Developer API Setup
Create a least-privilege Eigenn credential, verify it against public API v1, and prepare safe writes.
This setup produces a server-side credential for Eigenn's public API. API keys are team-scoped and are shown only once when created.
Before You Start
- Select the team the integration should access.
- Use a workspace owner account to create or revoke team API keys.
- Confirm that the team's plan allows another API key.
- Decide whether the integration needs production or sandbox.
- List the exact resources and actions the integration requires.
1. Create a Restricted Key
- Open Settings → Developer.
- In API Keys, select Create API Key.
- Enter a name that identifies the service and environment.
- Choose an access preset:
- All grants all public read and write scopes.
- Read Only grants every readable public scope.
- Restricted lets you select resource-specific read or write scopes.
- Prefer Restricted and select only the needed scopes.
- Select Create.
- Copy the key immediately.
The full secret is visible only in the creation confirmation. If it is lost, create a replacement rather than trying to recover it.
2. Store the Key
Store the credential in a server-side secret manager. Do not put it in:
- browser code
- a mobile application bundle
- source control
- build logs
- analytics events
- screenshots or support tickets
Use a separate key for each service and environment so one credential can be rotated without disrupting unrelated integrations.
3. Choose the Base URL
| Environment | Base URL |
|---|---|
| Production | https://api.eigenn.io/v1 |
| Sandbox | https://api-staging.eigenn.io/v1 |
The current public contract describes sandbox as staging-backed. Do not use it as evidence of production state.
4. Verify Authentication
A restricted key with users.read can call the current-user endpoint:
curl --request GET \
--url https://api.eigenn.io/v1/users/me \
--header "Authorization: Bearer $EIGENN_API_TOKEN" \
--header "Accept: application/json"A successful response returns the authenticated user profile.
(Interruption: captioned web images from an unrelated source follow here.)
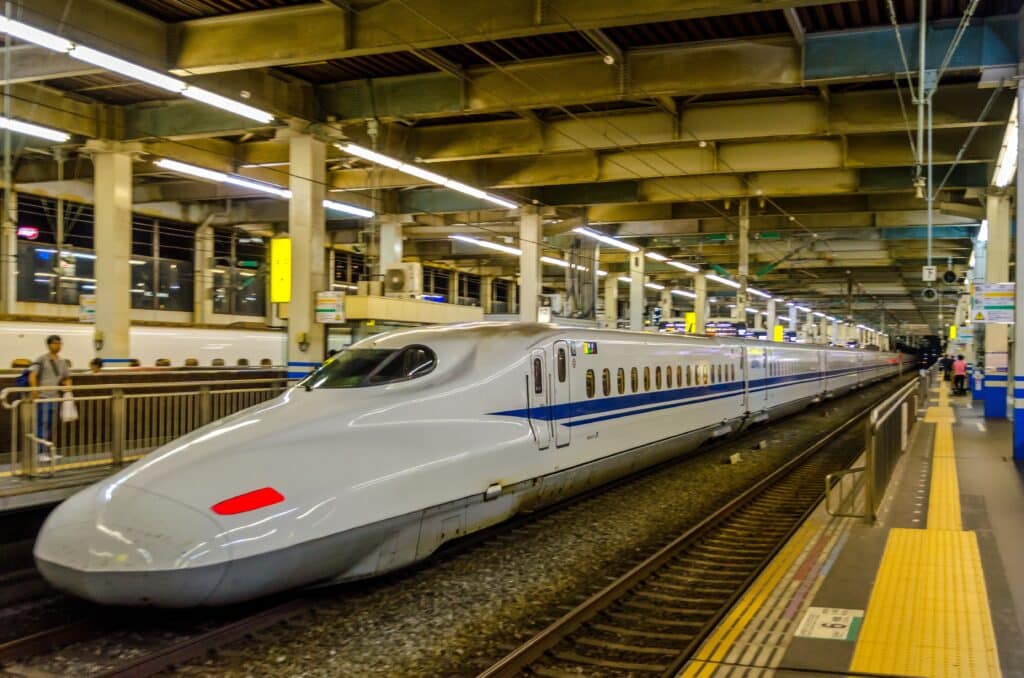 Shinkansen bullet train at station platform in Japan ready for departure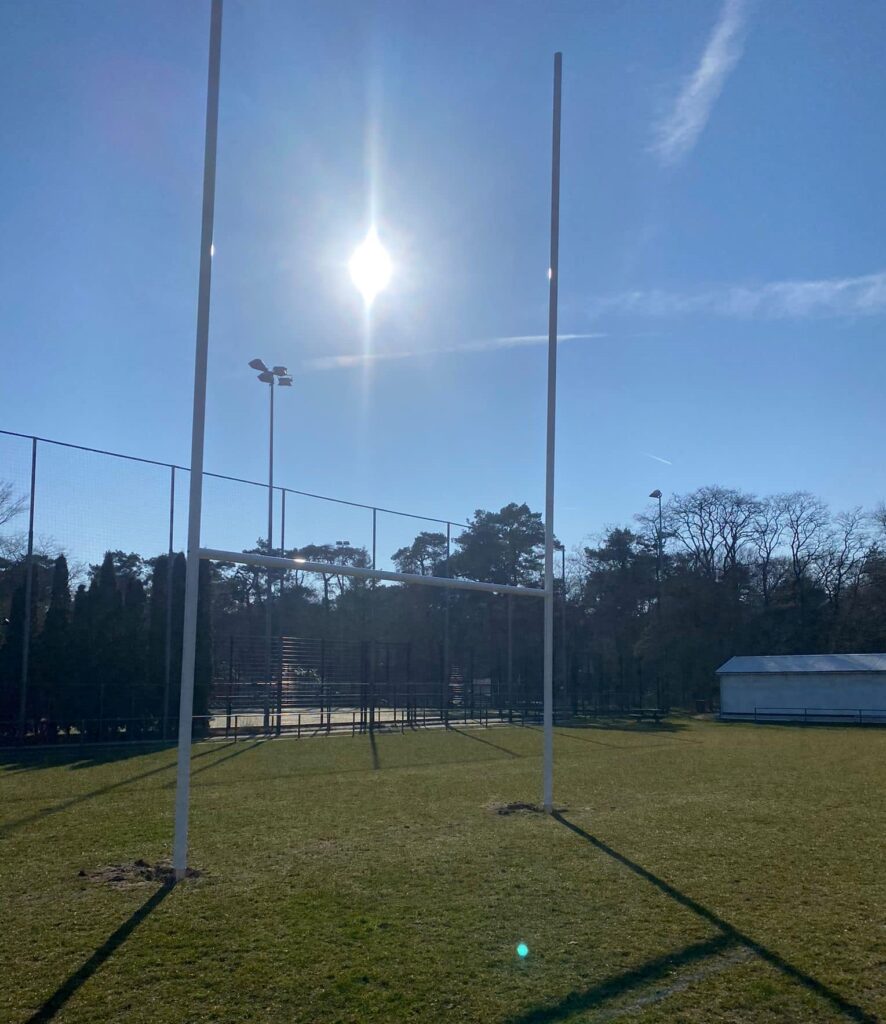Hoe hoog moet een ballenvanger zijn? Alles over hoogte, netten, constructie en fundering 4 Rugbygoal met op de achtergrond een ballenvanger van 6m hoog met net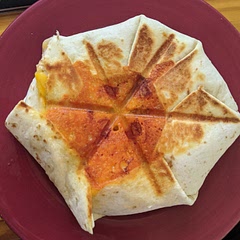 I used the biggest tortilla I could find and a quesadilla maker to press it. They take time to assemble, but are really delicious when home made. Great "work from home" lunch 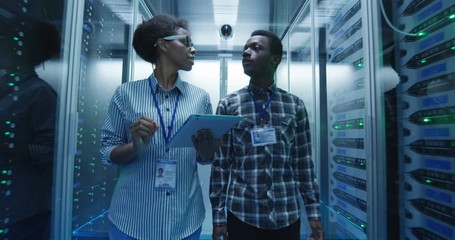 Coworking African American man and woman with tablet walking in corridor with server racks in data center checking hardware in team - Powered by Adobe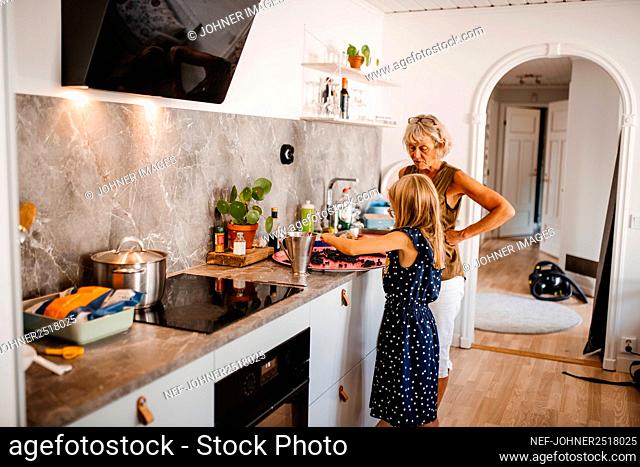 Grandmother with granddaughter preparing food in kitchen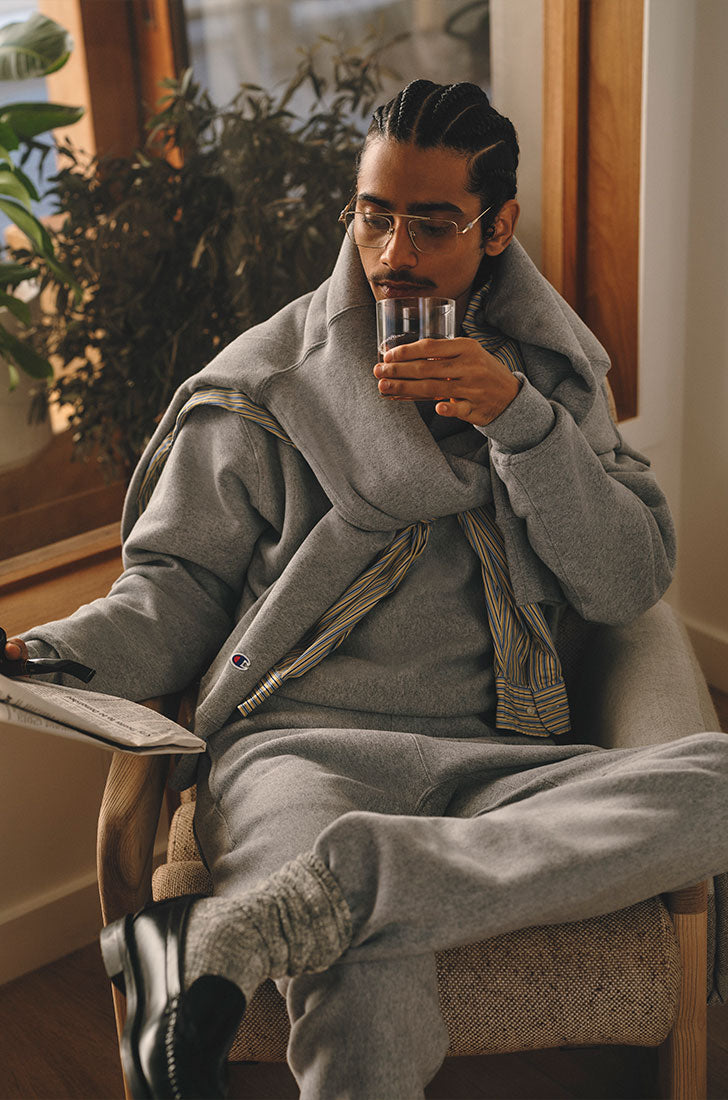 Man in grey sweats holding a glass and sitting indoors
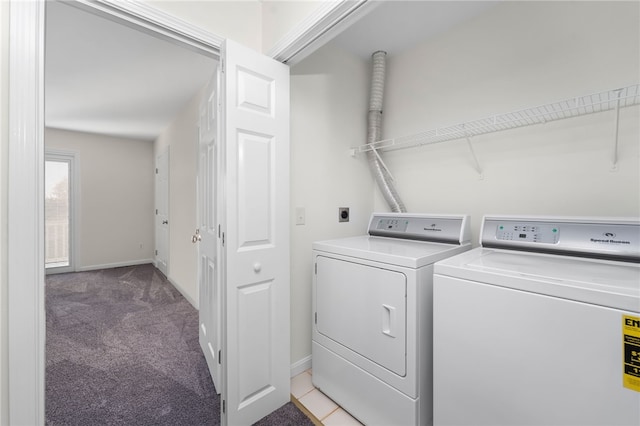 washroom featuring light carpet, laundry area, baseboards, and independent washer and dryer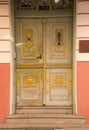 Fancy old green wooden doors with yellow design. Three stone steps leading up to doorway.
It does not return the secret.
Interpret failures as follows:
- 401: the Authorization header or credential is missing, invalid, expired, or not bound to an accessible team
- 403: the credential is valid but lacks users.read
- 429: wait for the Retry-After interval before retrying
5. Inspect the Contract
Use the API Reference for interactive exploration or fetch the machine-readable document from:
https://api.eigenn.io/v1/openapi
Check each operation for:
- HTTP method and endpoint
- required scope
- required request fields
- status-specific response schemas
- pagination limits
- Idempotency-Key support
Do not infer an endpoint from a product page. Product capabilities such as workflow management can exist without a public API operation.
6. Prepare Writes
Before the first write:
- test the same request in sandbox with representative data
- choose a stable idempotency key for the logical write
- keep the key at 128 characters or fewer
- validate the response before starting dependent work
- log the status, request ID when available, and idempotency status
Example customer creation:
curl --request POST \
--url https://api.eigenn.io/v1/customers \
--header "Authorization: Bearer $EIGENN_API_TOKEN" \
--header "Content-Type: application/json" \
--header "Idempotency-Key: customer-acme-2026-07-11" \
--data '{
"name": "Acme Corporation",
"email": "[email protected]"
}'The key needs customers.write. Creating a customer can upsert an existing matching record, so inspect the returned customer ID rather than assuming every successful request created a new row.
7. Rotate Safely
- Create a replacement with the same or narrower scopes.
- Deploy the replacement to the consuming service.
- verify a read and one safe write if required
- revoke the old key from Settings → Developer
- monitor 401 responses and integration health
Revocation is team-wide and takes effect for future authenticated requests. Keep credentials separate enough that rotation has a clear owner.